* Your goal *
Find the line that contains "At what distance from the" in the entries below. Output it and each later line exactly, and nothing else.

* Data in this exercise *

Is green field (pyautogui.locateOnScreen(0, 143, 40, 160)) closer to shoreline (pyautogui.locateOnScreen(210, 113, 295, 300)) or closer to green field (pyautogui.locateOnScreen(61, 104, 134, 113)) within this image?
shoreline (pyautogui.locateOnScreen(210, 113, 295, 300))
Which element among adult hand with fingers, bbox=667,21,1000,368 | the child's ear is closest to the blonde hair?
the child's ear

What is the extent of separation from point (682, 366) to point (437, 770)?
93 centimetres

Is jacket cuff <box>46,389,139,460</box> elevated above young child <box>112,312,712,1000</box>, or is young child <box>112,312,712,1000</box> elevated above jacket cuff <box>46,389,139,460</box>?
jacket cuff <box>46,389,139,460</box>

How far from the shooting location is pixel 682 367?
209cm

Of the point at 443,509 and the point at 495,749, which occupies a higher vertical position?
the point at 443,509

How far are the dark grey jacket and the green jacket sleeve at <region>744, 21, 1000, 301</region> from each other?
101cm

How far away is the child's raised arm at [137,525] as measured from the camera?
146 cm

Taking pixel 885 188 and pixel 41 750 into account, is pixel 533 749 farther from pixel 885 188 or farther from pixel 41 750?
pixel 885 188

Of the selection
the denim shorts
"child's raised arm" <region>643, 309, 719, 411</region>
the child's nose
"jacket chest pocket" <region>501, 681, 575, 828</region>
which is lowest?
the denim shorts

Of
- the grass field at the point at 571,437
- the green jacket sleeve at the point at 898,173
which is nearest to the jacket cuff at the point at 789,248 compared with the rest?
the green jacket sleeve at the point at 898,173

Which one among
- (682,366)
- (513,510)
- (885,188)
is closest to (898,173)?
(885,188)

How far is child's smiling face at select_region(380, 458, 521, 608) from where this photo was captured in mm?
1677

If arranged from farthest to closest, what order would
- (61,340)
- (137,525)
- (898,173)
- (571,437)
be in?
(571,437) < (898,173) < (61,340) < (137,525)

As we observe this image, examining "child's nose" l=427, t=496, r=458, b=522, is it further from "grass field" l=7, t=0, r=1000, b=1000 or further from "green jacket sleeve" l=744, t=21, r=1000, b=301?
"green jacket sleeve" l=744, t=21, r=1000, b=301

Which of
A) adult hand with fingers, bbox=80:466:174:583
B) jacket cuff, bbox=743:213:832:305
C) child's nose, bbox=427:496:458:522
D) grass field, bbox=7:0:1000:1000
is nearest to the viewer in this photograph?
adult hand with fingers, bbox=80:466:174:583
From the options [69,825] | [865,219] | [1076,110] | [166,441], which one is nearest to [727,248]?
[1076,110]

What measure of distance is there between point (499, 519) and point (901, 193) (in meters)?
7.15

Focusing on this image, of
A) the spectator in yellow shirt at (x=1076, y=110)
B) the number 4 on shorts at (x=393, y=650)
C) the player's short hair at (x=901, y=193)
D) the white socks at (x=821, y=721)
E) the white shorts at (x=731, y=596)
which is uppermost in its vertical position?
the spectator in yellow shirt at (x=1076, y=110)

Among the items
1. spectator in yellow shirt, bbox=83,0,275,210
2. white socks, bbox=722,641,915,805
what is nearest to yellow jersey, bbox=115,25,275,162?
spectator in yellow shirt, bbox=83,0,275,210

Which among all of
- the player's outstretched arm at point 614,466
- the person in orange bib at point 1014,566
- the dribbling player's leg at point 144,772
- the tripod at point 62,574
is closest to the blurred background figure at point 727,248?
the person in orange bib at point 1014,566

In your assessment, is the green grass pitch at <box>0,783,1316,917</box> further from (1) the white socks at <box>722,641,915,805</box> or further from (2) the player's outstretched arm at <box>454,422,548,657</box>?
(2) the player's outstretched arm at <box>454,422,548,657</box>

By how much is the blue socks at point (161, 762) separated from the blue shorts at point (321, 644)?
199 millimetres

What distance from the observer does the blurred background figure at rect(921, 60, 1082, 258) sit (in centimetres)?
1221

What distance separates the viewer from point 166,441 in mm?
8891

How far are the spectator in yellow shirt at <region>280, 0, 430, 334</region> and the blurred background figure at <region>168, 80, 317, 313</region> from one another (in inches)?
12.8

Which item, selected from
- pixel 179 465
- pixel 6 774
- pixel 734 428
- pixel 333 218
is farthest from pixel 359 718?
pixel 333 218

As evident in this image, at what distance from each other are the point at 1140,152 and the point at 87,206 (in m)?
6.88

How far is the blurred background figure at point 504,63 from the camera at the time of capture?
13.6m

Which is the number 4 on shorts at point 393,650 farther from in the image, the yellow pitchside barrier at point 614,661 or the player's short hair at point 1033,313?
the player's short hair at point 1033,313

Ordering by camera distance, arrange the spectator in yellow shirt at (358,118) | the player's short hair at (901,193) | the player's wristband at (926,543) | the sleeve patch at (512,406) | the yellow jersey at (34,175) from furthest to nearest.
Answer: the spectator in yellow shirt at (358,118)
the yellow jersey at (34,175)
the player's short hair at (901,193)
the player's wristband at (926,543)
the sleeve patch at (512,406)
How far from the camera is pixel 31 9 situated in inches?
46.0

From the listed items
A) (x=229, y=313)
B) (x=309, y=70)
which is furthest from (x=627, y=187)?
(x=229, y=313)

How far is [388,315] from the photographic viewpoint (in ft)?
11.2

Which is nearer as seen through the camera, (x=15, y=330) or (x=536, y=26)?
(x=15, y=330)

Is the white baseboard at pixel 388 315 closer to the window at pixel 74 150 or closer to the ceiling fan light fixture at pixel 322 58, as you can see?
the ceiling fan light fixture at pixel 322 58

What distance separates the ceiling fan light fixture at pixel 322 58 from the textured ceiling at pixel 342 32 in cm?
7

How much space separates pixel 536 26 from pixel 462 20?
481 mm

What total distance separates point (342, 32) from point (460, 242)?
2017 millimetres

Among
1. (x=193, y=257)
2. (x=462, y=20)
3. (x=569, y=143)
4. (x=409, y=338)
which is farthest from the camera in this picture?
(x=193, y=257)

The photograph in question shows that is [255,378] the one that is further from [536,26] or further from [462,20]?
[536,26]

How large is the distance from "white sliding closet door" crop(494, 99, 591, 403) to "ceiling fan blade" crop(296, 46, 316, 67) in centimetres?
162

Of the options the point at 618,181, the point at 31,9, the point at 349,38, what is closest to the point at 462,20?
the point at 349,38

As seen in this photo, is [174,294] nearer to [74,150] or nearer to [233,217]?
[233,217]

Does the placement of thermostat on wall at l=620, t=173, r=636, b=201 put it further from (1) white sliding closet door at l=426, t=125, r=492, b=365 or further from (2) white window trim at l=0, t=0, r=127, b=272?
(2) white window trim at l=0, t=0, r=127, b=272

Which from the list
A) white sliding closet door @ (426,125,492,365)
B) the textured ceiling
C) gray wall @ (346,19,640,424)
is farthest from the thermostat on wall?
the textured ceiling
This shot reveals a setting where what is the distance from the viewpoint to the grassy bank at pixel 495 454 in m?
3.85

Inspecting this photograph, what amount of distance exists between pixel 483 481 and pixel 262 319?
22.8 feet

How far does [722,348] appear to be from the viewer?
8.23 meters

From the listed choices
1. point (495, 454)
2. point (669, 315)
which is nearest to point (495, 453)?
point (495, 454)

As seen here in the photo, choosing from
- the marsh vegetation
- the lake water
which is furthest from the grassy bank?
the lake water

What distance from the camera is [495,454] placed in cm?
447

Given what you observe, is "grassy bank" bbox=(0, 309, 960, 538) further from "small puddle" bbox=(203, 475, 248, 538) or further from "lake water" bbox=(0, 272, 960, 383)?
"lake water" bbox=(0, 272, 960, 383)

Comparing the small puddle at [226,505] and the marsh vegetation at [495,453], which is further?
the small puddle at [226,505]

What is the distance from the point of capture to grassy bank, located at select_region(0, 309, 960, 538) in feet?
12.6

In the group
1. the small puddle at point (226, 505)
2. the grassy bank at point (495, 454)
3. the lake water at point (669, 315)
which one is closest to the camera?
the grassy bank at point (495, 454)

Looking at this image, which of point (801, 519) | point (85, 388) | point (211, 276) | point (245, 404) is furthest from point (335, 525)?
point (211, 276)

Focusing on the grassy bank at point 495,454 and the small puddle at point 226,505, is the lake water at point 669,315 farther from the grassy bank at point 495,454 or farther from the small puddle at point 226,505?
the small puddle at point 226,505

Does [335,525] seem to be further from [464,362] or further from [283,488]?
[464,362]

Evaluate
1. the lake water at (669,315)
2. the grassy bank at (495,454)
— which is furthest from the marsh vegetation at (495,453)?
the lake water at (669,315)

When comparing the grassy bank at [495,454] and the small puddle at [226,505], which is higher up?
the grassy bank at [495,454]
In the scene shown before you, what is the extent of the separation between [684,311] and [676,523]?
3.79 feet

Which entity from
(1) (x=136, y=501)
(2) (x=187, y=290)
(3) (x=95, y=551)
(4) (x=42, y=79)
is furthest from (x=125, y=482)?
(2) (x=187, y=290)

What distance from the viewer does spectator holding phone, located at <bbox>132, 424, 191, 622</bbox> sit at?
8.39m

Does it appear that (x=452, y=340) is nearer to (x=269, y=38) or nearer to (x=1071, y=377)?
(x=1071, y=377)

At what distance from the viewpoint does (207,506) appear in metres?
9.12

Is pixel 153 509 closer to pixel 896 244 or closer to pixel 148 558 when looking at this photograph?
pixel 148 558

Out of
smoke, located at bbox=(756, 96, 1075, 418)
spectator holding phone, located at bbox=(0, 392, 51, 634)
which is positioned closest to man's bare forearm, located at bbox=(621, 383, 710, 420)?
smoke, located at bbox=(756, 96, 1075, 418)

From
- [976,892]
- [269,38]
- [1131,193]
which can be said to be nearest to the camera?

* The solution *
At what distance from the viewpoint does (207,506) appear in metres?
9.12

Is pixel 153 509 closer to pixel 896 244 or closer to pixel 148 558 when looking at this photograph?
pixel 148 558

Out of
smoke, located at bbox=(756, 96, 1075, 418)
spectator holding phone, located at bbox=(0, 392, 51, 634)
which is positioned closest to man's bare forearm, located at bbox=(621, 383, 710, 420)?
smoke, located at bbox=(756, 96, 1075, 418)

From
- [976,892]
- [269,38]
- [1131,193]
which can be said to be nearest to the camera?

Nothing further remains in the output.